August 19th, 2004


Tonight Kim went to the movies with Susan to see Guy Maddin's The Saddest Music In the World at the El Con. It was only playing this week and, never having seen one of his films and having had them recommended to her most heartily, Kim felt the urge to overcome her tiredness. On the way home, she called me to to say that I absolutely had to see the 9:55pm showing. She got back at 9:30, handed me the baton in best Olympic fashion, and sent me on my way.

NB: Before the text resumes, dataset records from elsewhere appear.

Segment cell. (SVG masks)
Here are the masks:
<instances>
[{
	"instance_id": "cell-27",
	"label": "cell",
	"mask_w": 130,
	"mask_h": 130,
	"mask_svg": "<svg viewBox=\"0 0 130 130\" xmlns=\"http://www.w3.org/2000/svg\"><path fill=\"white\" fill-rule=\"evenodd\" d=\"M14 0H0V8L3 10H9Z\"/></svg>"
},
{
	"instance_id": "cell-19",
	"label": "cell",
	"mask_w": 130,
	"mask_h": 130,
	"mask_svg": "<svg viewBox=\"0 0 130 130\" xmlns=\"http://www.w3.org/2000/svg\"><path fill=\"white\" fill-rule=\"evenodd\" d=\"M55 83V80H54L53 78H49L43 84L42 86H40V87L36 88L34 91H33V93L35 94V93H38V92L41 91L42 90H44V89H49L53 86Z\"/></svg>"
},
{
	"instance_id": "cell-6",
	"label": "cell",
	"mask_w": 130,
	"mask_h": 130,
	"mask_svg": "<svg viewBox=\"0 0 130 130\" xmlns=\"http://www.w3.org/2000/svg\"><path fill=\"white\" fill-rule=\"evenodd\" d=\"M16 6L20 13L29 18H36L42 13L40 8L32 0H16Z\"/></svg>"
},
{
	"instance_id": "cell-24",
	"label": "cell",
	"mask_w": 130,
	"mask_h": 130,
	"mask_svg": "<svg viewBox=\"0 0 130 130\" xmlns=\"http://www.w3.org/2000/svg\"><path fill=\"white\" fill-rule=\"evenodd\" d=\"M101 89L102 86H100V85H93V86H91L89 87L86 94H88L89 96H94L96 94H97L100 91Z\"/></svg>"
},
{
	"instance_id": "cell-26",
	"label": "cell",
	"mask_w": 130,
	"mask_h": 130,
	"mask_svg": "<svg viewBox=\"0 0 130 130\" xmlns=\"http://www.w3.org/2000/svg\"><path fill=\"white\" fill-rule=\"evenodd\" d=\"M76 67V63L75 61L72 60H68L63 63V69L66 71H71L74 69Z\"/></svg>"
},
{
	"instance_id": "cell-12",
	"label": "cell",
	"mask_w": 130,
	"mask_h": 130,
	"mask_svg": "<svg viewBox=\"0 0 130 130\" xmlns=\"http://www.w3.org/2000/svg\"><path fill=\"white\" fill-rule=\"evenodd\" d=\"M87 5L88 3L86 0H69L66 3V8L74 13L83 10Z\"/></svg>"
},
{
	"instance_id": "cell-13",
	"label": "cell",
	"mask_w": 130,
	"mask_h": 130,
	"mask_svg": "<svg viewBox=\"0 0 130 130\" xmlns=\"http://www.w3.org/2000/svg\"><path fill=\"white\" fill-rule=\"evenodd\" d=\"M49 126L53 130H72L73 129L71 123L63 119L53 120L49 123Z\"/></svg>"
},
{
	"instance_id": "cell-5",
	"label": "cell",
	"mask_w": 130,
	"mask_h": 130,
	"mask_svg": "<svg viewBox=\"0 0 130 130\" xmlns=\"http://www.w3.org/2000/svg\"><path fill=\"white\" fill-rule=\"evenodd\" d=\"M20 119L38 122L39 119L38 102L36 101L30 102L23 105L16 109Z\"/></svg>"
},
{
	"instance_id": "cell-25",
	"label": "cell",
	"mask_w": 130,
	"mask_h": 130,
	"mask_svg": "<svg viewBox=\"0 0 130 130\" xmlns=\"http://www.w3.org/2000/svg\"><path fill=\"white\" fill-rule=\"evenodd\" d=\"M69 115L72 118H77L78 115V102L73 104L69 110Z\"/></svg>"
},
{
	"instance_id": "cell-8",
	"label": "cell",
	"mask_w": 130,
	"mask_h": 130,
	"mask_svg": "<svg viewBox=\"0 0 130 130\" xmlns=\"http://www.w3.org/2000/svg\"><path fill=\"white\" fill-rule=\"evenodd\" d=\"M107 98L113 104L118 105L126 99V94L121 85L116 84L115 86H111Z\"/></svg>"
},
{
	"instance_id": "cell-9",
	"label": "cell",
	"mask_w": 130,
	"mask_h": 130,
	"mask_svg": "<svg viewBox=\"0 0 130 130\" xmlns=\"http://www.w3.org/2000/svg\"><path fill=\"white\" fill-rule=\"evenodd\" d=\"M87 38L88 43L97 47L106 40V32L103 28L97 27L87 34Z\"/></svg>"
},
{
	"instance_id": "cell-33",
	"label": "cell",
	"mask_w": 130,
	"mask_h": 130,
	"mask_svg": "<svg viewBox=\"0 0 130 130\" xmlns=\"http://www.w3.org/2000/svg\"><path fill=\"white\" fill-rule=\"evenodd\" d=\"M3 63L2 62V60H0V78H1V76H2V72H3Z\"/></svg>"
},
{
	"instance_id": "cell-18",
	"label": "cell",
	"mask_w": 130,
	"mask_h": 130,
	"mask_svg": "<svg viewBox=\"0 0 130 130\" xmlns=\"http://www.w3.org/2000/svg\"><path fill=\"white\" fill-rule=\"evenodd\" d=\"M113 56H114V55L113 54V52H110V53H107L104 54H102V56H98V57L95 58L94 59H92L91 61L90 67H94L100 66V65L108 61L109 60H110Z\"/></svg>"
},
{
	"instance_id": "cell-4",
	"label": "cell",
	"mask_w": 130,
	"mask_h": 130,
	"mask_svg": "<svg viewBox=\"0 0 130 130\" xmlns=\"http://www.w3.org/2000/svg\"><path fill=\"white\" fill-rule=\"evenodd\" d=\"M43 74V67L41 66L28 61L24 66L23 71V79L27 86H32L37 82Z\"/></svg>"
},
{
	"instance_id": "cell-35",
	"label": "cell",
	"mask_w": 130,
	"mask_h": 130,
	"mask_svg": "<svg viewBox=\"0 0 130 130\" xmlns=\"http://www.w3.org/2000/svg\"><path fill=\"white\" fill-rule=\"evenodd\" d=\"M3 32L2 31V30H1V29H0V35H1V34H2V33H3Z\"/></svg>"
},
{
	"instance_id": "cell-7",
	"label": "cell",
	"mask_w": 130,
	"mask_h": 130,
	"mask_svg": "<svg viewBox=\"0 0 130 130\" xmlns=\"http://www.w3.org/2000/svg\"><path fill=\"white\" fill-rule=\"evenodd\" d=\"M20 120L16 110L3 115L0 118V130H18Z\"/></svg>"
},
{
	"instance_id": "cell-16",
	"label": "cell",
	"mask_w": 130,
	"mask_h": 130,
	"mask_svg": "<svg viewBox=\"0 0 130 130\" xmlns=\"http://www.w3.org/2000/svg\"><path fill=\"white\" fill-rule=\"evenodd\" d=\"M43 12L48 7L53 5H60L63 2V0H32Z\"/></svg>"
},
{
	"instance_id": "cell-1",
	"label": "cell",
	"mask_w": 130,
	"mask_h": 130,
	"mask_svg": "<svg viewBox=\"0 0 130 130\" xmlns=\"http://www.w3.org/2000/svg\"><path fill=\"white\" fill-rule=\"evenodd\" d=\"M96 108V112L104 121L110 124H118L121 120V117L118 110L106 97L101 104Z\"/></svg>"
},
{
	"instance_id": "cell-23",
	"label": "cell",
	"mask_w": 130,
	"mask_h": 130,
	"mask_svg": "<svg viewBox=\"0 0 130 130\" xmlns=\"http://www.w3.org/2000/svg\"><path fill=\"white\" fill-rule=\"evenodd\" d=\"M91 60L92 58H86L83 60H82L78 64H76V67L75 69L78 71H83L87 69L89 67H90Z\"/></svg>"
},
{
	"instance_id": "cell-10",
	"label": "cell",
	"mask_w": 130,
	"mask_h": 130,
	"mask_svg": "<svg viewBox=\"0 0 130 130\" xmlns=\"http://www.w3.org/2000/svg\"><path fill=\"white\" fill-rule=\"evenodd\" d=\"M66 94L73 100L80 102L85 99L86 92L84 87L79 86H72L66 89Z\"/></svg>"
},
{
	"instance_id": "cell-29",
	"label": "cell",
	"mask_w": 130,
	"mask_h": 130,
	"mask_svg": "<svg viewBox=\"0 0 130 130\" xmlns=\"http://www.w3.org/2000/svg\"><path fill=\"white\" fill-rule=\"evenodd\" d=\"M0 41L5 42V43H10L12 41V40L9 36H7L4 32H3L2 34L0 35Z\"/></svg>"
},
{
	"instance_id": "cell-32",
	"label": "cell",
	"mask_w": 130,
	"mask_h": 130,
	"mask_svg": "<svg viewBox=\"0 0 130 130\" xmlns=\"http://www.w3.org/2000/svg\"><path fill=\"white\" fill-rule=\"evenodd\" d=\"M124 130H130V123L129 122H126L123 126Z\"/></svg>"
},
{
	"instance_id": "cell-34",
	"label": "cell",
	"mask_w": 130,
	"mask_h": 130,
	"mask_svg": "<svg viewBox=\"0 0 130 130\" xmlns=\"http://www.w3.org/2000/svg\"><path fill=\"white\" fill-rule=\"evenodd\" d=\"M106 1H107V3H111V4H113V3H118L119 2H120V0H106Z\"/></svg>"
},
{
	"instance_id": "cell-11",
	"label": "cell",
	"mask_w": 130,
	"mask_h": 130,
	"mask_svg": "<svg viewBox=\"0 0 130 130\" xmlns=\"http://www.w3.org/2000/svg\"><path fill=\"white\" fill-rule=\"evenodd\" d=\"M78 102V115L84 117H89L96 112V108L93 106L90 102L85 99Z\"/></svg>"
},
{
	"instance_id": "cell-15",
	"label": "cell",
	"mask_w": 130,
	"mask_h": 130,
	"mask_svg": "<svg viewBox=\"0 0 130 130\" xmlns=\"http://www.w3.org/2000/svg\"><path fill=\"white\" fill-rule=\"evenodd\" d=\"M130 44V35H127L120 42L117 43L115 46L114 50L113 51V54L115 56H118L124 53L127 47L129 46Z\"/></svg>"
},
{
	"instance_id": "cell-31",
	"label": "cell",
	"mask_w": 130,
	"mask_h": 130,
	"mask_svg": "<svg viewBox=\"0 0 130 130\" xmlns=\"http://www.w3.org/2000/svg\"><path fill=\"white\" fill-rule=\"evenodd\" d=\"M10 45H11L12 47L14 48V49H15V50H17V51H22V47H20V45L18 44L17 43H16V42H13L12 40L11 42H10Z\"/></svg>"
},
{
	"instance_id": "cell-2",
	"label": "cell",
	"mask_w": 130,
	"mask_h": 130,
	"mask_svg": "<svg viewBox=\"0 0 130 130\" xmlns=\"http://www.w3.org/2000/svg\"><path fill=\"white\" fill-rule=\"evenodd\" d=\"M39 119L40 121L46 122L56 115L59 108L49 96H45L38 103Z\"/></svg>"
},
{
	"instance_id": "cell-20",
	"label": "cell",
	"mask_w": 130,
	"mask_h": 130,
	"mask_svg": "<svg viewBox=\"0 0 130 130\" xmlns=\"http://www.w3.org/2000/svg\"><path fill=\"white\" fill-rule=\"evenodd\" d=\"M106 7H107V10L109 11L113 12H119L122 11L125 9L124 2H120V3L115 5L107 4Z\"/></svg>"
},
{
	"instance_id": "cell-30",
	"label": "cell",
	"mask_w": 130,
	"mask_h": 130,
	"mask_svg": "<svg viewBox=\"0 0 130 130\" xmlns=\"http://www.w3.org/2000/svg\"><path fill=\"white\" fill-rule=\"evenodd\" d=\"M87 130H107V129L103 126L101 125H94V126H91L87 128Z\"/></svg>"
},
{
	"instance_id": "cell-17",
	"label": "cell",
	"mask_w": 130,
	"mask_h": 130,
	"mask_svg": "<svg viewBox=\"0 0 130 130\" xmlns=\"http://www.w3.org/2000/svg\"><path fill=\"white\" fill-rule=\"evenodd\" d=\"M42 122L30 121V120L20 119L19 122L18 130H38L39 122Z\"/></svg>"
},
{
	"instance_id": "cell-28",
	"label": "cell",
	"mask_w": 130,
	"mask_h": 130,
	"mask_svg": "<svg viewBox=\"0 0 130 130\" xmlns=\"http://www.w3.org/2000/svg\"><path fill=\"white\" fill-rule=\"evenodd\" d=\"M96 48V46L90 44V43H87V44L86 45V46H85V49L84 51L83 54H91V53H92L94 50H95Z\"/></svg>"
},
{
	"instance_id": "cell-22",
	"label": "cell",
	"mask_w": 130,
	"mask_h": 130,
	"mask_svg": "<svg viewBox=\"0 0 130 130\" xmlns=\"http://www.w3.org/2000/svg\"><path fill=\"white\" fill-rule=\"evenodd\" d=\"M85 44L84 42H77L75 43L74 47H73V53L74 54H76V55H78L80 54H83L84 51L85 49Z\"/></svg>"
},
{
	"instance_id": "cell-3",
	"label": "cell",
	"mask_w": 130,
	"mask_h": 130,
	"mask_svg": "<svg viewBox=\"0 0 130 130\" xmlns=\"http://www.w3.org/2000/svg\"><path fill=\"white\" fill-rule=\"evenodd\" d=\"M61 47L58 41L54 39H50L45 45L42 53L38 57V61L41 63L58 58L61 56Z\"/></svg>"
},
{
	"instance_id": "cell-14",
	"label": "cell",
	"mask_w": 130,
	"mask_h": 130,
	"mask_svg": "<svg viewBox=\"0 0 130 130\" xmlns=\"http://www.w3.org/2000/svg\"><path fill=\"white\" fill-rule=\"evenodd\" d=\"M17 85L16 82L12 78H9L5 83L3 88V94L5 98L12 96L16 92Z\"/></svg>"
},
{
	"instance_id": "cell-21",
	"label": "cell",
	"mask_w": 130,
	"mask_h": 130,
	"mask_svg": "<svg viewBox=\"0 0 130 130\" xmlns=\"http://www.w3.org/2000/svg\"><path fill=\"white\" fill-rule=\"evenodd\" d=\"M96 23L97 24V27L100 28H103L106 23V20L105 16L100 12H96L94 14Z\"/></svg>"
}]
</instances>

I only missed the first minute or two. The remainder was fabulous. Kim told me that it was like Man With a Movie Camera mixed with Fassbinder. Not a bad description. I saw more really early cinema from the teens, including lots of references to German Expressionism, especially The Cabinet of Dr. Caligari. And there were so many recreations of classic stills from the likes of Dreyer, Murnau etc. I loved the faux decrepit appearance of the images, the way that "damage" was figured both in the storyline and on the film stock itself.

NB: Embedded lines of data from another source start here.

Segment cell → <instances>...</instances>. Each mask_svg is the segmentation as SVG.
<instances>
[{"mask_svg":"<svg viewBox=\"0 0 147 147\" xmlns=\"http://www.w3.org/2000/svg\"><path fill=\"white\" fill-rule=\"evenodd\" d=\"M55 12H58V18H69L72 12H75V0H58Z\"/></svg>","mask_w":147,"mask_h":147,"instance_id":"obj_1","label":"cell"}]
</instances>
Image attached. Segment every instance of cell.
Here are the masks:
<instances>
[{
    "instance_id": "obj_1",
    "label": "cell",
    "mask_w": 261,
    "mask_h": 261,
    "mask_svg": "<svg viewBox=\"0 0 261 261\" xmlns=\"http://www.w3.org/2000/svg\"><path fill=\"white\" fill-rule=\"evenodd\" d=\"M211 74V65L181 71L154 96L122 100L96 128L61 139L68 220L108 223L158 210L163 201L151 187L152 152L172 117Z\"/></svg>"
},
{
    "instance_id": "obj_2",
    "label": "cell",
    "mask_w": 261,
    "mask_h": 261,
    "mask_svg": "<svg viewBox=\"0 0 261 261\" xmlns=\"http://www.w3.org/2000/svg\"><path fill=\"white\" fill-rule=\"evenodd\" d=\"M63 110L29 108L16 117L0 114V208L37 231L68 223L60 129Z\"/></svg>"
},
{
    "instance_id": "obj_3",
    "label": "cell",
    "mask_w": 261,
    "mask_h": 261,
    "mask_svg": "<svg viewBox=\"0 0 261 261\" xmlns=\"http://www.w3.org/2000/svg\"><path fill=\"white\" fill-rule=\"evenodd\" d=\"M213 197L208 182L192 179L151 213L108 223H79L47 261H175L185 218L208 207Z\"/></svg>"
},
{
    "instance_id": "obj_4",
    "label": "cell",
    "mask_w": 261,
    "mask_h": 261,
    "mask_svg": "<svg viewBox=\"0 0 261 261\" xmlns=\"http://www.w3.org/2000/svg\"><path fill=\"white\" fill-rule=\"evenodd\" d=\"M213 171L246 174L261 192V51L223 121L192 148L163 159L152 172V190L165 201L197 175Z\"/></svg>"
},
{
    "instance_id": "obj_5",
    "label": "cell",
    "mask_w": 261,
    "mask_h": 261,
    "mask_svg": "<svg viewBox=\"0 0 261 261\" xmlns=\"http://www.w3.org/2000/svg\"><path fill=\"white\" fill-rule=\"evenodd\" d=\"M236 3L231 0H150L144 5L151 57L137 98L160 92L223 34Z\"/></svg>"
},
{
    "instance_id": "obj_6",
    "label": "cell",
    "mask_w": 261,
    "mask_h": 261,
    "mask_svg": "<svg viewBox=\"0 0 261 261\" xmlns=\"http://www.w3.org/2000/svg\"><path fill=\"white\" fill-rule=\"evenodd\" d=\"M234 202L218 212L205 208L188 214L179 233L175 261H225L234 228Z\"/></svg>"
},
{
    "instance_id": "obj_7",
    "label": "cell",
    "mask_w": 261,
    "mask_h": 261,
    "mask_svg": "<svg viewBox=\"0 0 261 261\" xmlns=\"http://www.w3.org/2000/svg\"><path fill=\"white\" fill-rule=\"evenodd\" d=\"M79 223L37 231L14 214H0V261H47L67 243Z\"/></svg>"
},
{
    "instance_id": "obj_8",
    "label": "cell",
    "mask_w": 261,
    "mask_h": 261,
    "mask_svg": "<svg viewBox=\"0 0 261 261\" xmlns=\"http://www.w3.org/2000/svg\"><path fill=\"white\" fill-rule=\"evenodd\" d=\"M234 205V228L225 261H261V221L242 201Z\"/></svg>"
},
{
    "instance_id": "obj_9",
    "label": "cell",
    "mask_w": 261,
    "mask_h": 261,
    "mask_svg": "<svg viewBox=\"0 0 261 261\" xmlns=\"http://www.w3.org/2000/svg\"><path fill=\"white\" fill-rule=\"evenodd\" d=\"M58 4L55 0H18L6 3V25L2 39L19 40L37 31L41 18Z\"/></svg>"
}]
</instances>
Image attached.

On the way back, I listened to Kristin Hersh's most recent solo record The Grotto for the first time. It was the perfect post-cinematic cordial. What I want to know is how and why the El Con ended up showing something so inaccessible to a mass audience. Makes me feel better about Tucson. But there was something eery about watching The Saddest Music In the World in a multiplex, even if it is one that reserves a few screens for "art house" releases.